Robert Boyle's chiral crystal chemistry: computational re-evaluation of enantioselective adsorption on quartz

Abstract

While searching for early examples of interactions of organic chromophores with minerals in the context of a systematic study of the process of dyeing crystals, we came across Robert Boyle's description of an experiment that may have been evidence of the enantioselective adsorption of a natural product, carminic acid (7-beta-D-glucopyranosyl-9,10-dihydro-3,5,6,8-tetrahydroxy-1-methyl-9,10-dioxo-2-anthracenecarboxylic acid), to the chiral surfaces of alpha-quartz, three centuries before such interactions became the subject of active chemical investigations. In order to determine whether Boyle did indeed observe enantioselective adsorption--albeit unbeknownst to him--we attempted to dye quartz with carminic acid according to his recipe. Quartz adsorbs carminic acid only because on heating it develops a network of microfissures that adsorb dye. This process depends on capillarity, not on specific non-covalent interactions; there is no evidence of enantioselectivity adsorption to heated crystals or enantioselective epitaxy to unheated crystals.
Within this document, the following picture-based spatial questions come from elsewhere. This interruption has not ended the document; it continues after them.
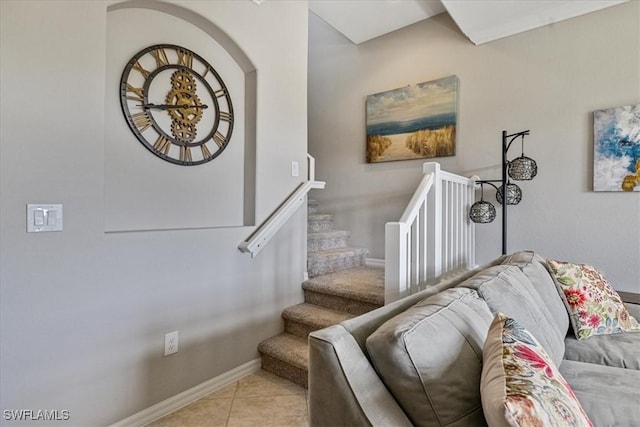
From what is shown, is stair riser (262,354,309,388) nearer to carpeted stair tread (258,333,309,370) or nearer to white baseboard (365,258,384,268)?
carpeted stair tread (258,333,309,370)

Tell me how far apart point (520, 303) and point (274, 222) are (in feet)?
5.09

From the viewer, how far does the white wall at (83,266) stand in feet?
4.46

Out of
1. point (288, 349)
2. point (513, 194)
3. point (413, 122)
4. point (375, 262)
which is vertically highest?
point (413, 122)

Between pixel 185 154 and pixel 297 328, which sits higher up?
pixel 185 154

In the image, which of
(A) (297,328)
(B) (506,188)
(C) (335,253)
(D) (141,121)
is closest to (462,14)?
(B) (506,188)

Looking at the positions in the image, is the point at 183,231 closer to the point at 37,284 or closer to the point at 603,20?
the point at 37,284

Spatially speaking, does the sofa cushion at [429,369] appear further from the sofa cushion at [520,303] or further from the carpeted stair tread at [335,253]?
the carpeted stair tread at [335,253]

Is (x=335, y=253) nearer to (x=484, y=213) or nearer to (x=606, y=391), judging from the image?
(x=484, y=213)

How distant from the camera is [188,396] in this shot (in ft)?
6.48

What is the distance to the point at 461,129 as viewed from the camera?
3.08 meters

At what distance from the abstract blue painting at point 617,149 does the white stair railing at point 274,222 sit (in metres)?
2.19

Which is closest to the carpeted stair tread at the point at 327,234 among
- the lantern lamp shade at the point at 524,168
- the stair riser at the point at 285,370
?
the stair riser at the point at 285,370

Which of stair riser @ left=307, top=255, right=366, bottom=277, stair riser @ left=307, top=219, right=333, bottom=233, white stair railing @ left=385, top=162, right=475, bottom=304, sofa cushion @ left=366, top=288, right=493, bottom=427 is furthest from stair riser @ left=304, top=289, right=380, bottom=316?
sofa cushion @ left=366, top=288, right=493, bottom=427

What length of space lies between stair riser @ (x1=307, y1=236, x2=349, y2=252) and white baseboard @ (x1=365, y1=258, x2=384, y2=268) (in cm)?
34
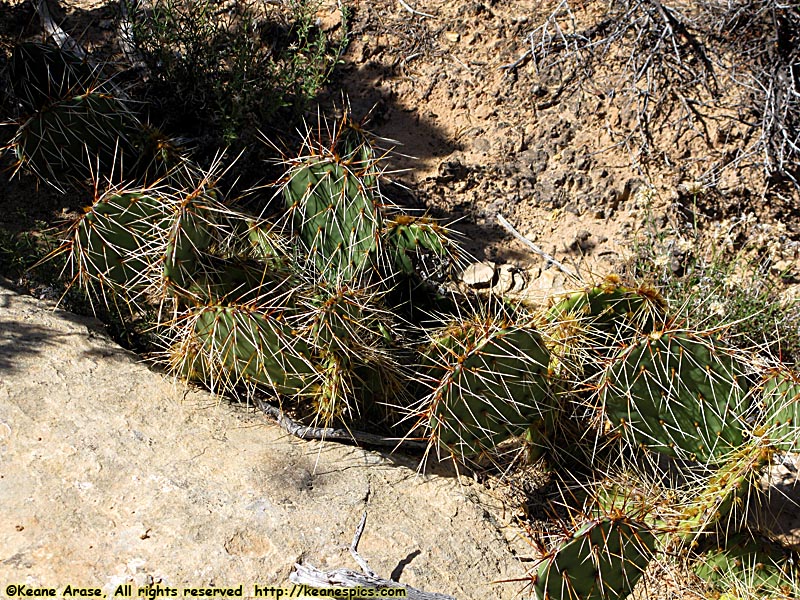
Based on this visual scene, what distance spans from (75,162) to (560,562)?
9.67 feet

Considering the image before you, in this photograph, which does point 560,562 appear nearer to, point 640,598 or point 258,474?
point 640,598

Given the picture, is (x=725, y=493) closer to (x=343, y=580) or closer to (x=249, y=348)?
(x=343, y=580)

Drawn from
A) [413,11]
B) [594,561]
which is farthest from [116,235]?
[413,11]

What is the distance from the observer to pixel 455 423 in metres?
3.22

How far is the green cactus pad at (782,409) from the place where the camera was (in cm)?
306

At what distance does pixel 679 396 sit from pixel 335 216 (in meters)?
1.61

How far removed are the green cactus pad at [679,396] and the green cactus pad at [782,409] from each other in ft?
0.30

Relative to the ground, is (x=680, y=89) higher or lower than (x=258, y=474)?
higher

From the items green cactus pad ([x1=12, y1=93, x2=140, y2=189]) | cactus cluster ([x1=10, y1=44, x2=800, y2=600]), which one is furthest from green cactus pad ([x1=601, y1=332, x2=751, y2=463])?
green cactus pad ([x1=12, y1=93, x2=140, y2=189])

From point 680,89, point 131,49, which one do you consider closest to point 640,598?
point 680,89

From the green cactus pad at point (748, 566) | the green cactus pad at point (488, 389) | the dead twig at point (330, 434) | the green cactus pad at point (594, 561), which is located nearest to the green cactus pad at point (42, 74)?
the dead twig at point (330, 434)

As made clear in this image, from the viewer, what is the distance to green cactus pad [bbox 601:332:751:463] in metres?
3.12

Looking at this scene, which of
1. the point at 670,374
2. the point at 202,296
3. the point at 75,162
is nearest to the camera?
the point at 670,374

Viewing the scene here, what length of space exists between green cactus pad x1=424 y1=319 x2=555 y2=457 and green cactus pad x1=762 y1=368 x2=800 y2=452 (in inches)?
31.9
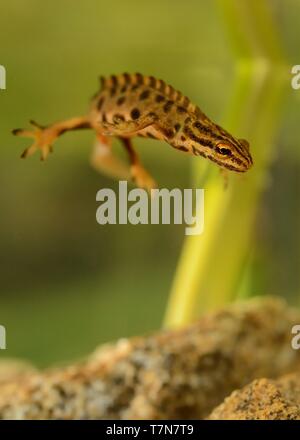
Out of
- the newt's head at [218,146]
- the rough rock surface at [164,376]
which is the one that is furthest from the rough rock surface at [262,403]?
the newt's head at [218,146]

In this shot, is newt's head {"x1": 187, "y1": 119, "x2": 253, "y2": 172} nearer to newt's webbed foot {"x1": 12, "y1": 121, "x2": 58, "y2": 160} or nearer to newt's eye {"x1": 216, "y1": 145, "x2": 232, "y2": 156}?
newt's eye {"x1": 216, "y1": 145, "x2": 232, "y2": 156}

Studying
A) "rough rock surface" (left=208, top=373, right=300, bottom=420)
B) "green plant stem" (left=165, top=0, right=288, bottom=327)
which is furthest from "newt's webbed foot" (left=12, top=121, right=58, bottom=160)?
"rough rock surface" (left=208, top=373, right=300, bottom=420)

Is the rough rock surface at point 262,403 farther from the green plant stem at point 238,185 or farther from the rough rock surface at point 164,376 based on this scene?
the green plant stem at point 238,185

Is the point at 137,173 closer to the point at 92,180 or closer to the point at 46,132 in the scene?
the point at 46,132

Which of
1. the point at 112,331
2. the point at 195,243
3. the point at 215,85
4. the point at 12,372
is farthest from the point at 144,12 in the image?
the point at 12,372

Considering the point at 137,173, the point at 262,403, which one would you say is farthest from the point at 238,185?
the point at 262,403

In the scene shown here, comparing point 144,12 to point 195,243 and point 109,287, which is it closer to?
point 195,243
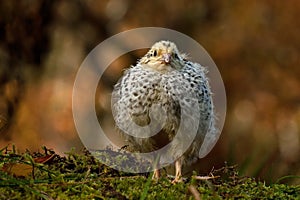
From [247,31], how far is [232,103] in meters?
0.51

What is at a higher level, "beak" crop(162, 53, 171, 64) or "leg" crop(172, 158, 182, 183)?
"beak" crop(162, 53, 171, 64)

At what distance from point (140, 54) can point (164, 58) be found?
98.0 inches

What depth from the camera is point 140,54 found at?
4715mm

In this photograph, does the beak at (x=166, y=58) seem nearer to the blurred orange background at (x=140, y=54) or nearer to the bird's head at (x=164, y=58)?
the bird's head at (x=164, y=58)

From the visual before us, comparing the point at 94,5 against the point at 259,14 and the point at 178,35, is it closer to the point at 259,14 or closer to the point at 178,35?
the point at 178,35

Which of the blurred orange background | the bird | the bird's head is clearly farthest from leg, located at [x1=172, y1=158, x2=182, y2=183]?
the blurred orange background

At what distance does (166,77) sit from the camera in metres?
2.23

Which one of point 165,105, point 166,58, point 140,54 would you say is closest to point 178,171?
point 165,105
These failures changed the focus of our inquiry: Why have almost all attempts to demonstrate the enantioselective adsorption of additives to quartz crystal surfaces been generally confounding and equivocal? In order to answer this question, we complement our experimental historical re-investigation with contemporary computational techniques for modeling crystal surface structure and the adsorption of additives. Minimizations of the energies associated with the adsorption of carminic acid to relaxed, hydrated d- and l-quartz {10(-)0} surfaces are analyzed in light of quartz's abysmal record as an enantioselective stationary phase.